Problems and tasks —
1 – In the passage on Confucius, repeat the wording from "In his teachings, Confucius" to "at its head.", switching each occurrence of "society" to "community".
2 – According to the passage on Confucius, what was his ideology later adopted as?

Document segment —
╔══

In his teachings, Confucius emphasized man’s relationship in society and how he should behave harmoniously within it. He prized nobility in character and emphasized the importance of rituals (such as ancestor worship) in uniting people within a society. For Confucius, respect for others was very important. However, this respect depended on the person’s rank in the family and in the society. Confucianism stressed the importance of filial piety, which was the deepest form of respect especially reserved for emperors, fathers, and older brothers. Filial piety, however, meant that high-ranking persons should act in ways that made them worthy of respect. This ideology only went through an explosive growth after Confucius’ death. It was later adopted as a state cult with the emperor at its head.

╚══

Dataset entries
╔══

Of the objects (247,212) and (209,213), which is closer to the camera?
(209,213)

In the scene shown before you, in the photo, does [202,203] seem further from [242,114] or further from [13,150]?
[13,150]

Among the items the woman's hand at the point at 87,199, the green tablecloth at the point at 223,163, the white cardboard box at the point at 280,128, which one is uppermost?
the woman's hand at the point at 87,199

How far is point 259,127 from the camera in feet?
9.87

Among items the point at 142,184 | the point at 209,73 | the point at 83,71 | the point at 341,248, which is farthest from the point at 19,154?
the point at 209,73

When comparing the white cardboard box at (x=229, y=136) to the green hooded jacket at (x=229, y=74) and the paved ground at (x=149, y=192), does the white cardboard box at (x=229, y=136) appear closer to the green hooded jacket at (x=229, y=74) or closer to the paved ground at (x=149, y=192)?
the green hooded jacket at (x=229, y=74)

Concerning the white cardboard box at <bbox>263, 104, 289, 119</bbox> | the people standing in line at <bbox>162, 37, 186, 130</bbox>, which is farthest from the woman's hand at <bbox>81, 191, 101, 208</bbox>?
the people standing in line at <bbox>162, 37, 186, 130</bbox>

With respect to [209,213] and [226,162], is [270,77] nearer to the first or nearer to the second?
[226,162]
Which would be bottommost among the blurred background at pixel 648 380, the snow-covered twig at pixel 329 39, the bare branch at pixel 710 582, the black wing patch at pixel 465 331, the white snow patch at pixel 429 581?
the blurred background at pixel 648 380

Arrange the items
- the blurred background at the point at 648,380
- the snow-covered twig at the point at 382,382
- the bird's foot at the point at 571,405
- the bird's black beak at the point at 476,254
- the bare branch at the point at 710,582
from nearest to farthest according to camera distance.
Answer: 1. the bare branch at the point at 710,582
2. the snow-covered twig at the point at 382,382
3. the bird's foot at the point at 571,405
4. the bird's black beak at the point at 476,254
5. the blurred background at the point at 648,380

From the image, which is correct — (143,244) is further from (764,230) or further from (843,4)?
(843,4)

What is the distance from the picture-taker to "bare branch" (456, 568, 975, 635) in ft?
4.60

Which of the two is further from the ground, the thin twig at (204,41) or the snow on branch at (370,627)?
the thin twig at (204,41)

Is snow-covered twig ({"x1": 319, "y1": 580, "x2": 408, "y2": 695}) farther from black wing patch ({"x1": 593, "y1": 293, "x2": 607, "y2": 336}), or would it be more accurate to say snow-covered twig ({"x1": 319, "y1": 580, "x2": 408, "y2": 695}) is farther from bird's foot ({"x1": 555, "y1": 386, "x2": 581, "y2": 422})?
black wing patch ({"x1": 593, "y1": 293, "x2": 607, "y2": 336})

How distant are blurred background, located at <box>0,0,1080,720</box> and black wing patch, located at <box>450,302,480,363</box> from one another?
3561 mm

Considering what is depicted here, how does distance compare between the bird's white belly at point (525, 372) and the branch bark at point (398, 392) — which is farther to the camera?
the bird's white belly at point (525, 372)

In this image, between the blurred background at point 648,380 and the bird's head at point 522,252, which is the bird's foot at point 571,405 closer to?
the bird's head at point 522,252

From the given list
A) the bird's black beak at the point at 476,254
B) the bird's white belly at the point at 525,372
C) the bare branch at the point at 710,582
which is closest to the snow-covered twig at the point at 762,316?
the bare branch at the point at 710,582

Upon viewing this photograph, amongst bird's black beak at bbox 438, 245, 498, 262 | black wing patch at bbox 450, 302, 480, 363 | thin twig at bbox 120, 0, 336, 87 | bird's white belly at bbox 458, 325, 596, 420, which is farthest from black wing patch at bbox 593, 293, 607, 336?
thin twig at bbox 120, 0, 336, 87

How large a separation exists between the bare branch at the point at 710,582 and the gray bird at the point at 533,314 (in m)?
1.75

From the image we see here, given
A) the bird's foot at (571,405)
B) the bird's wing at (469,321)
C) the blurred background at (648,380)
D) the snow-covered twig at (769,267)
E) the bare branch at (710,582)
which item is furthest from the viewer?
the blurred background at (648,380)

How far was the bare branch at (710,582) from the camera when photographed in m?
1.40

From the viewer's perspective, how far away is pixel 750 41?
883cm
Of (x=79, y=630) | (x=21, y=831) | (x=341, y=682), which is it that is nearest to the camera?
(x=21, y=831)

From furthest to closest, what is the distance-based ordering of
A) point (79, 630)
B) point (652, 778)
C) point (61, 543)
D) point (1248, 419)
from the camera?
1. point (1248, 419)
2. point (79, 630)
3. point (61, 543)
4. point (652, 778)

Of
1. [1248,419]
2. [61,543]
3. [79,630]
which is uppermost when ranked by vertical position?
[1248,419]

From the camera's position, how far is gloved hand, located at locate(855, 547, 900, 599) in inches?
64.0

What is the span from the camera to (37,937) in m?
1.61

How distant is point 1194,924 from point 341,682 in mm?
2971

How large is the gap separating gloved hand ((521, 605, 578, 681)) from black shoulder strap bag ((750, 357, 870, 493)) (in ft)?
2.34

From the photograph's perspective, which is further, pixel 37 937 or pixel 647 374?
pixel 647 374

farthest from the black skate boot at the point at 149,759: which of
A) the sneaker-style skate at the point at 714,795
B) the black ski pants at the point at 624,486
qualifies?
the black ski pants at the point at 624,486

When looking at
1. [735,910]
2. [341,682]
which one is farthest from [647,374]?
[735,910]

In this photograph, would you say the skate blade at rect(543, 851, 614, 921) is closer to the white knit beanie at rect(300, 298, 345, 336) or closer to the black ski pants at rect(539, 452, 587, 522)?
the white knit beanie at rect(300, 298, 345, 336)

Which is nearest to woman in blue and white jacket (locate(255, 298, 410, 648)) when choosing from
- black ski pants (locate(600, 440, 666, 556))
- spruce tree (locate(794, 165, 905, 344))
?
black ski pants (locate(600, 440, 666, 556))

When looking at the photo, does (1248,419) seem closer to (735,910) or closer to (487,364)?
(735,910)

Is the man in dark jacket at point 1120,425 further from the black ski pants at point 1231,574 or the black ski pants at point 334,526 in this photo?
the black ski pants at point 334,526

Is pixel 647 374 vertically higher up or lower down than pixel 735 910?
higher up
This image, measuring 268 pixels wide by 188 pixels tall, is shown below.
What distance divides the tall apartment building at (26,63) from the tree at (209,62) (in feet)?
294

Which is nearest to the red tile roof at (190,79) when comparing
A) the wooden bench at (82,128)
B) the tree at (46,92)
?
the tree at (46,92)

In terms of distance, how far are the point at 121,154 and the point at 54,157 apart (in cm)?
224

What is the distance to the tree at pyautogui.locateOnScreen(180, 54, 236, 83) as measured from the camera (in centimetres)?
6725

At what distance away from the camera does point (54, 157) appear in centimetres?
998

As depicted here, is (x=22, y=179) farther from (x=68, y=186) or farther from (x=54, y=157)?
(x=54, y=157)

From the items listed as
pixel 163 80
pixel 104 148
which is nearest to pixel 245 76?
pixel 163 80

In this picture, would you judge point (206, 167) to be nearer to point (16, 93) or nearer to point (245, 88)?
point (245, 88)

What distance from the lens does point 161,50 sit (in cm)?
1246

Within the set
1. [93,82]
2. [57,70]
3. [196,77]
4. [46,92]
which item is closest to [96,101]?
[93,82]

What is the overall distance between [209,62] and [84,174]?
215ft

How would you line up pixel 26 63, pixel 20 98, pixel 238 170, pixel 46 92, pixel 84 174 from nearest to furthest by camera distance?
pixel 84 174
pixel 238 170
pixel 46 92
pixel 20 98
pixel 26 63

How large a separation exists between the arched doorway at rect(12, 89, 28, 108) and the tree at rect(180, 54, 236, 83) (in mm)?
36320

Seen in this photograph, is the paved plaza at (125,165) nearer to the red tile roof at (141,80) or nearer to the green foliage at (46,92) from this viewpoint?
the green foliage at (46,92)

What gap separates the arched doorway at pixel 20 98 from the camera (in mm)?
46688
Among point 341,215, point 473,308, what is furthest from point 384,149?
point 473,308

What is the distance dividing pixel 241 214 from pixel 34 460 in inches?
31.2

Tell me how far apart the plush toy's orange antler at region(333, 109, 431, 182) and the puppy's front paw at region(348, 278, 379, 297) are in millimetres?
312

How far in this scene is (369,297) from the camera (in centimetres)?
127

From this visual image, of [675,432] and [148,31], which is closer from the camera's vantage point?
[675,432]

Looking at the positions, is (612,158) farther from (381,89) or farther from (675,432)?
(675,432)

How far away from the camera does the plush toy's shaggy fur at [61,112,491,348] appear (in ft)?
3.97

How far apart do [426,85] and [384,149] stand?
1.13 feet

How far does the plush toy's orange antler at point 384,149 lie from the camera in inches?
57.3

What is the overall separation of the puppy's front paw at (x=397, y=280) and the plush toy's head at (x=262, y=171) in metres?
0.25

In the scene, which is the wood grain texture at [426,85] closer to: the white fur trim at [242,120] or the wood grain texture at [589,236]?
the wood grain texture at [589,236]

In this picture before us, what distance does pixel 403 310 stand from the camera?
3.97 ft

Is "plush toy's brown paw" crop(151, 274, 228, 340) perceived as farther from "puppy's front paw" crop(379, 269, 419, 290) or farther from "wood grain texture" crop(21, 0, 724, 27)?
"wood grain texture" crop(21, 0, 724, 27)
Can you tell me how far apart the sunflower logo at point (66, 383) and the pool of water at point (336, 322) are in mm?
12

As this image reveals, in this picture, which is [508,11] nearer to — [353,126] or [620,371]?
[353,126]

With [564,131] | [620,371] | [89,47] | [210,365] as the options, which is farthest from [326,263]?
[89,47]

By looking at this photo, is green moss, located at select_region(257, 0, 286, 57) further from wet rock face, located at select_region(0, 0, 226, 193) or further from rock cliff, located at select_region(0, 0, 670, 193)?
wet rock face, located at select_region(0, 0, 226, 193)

╚══

Responses by item number —
1 –
In his teachings, Confucius emphasized man’s relationship in community and how he should behave harmoniously within it. He prized nobility in character and emphasized the importance of rituals (such as ancestor worship) in uniting people within a community. For Confucius, respect for others was very important. However, this respect depended on the person’s rank in the family and in the community. Confucianism stressed the importance of filial piety, which was the deepest form of respect especially reserved for emperors, fathers, and older brothers. Filial piety, however, meant that high-ranking persons should act in ways that made them worthy of respect. This ideology only went through an explosive growth after Confucius’ death. It was later adopted as a state cult with the emperor at its head.

2 – A state cult with the emperor at its head.